From: "Kuehling, Felix" <felix.kuehling@amd.com>
To: "Christian König" <ckoenig.leichtzumerken@gmail.com>,
phasta@mailbox.org, alexdeucher@gmail.com,
simona.vetter@ffwll.ch, tursulin@ursulin.net, airlied@gmail.com,
matthew.brost@intel.com
Cc: dri-devel@lists.freedesktop.org, amd-gfx@lists.freedesktop.org
Subject: Re: [PATCH 15/20] drm/amdgpu: independence for the amdkfd_fence!
Date: Fri, 31 Oct 2025 10:34:14 -0400 [thread overview]
Message-ID: <70dbb58d-fa41-476a-be2b-8d98da3eaf3b@amd.com> (raw)

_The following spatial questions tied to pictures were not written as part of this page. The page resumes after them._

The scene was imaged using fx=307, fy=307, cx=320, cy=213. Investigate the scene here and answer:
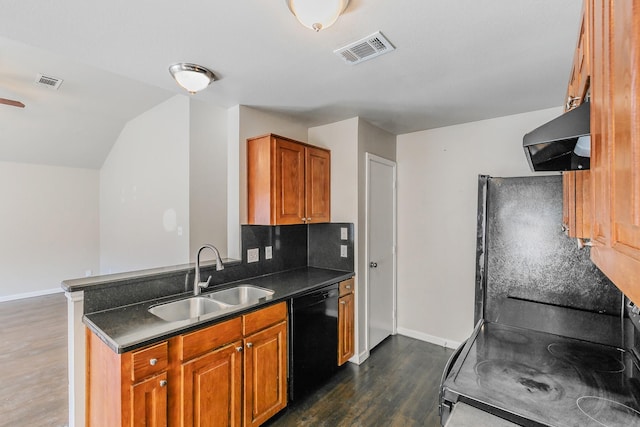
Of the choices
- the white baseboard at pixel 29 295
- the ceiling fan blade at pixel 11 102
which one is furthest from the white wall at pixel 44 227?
the ceiling fan blade at pixel 11 102

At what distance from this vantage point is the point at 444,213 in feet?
11.1

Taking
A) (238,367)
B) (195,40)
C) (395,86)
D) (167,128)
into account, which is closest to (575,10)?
(395,86)

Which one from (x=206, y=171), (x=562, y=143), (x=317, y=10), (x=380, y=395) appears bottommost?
(x=380, y=395)

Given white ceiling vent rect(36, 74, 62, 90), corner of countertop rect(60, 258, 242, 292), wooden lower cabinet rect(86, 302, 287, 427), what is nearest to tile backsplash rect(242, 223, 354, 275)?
corner of countertop rect(60, 258, 242, 292)

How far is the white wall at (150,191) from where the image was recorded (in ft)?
10.2

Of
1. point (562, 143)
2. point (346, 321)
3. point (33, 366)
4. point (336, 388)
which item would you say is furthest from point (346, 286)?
point (33, 366)

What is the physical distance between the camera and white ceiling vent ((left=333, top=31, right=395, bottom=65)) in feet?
5.47

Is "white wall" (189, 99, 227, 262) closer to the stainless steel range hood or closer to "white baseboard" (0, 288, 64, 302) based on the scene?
the stainless steel range hood

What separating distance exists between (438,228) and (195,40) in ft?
9.47

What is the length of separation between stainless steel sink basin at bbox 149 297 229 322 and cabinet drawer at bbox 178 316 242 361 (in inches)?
8.5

In-Reply-To: <20251031134442.113648-16-christian.koenig@amd.com>
[-- Attachment #1: Type: text/plain, Size: 6117 bytes --]
On 2025-10-31 09:16, Christian König wrote:
> This should allow amdkfd_fences to outlive the amdgpu module.
>
> Signed-off-by: Christian König<christian.koenig@amd.com>
> ---
> drivers/gpu/drm/amd/amdgpu/amdgpu_amdkfd.h | 6 ++++
> .../gpu/drm/amd/amdgpu/amdgpu_amdkfd_fence.c | 36 +++++++------------
> drivers/gpu/drm/amd/amdkfd/kfd_process.c | 7 ++--
> drivers/gpu/drm/amd/amdkfd/kfd_svm.c | 4 +--
> 4 files changed, 24 insertions(+), 29 deletions(-)
>
> diff --git a/drivers/gpu/drm/amd/amdgpu/amdgpu_amdkfd.h b/drivers/gpu/drm/amd/amdgpu/amdgpu_amdkfd.h
> index 9e120c934cc1..35c59c784b7b 100644
> --- a/drivers/gpu/drm/amd/amdgpu/amdgpu_amdkfd.h
> +++ b/drivers/gpu/drm/amd/amdgpu/amdgpu_amdkfd.h
> @@ -196,6 +196,7 @@ int kfd_debugfs_kfd_mem_limits(struct seq_file *m, void *data);
> #endif
> #if IS_ENABLED(CONFIG_HSA_AMD)
> bool amdkfd_fence_check_mm(struct dma_fence *f, struct mm_struct *mm);
> +void amdkfd_fence_signal(struct dma_fence *f);
> struct amdgpu_amdkfd_fence *to_amdgpu_amdkfd_fence(struct dma_fence *f);
> void amdgpu_amdkfd_remove_all_eviction_fences(struct amdgpu_bo *bo);
> int amdgpu_amdkfd_evict_userptr(struct mmu_interval_notifier *mni,
> @@ -210,6 +211,11 @@ bool amdkfd_fence_check_mm(struct dma_fence *f, struct mm_struct *mm)
> return false;
> }
>
> +static inline
> +void amdkfd_fence_signal(struct dma_fence *f)
> +{
> +}
> +
> static inline
> struct amdgpu_amdkfd_fence *to_amdgpu_amdkfd_fence(struct dma_fence *f)
> {
> diff --git a/drivers/gpu/drm/amd/amdgpu/amdgpu_amdkfd_fence.c b/drivers/gpu/drm/amd/amdgpu/amdgpu_amdkfd_fence.c
> index 09c919f72b6c..69bca4536326 100644
> --- a/drivers/gpu/drm/amd/amdgpu/amdgpu_amdkfd_fence.c
> +++ b/drivers/gpu/drm/amd/amdgpu/amdgpu_amdkfd_fence.c
> @@ -127,29 +127,9 @@ static bool amdkfd_fence_enable_signaling(struct dma_fence *f)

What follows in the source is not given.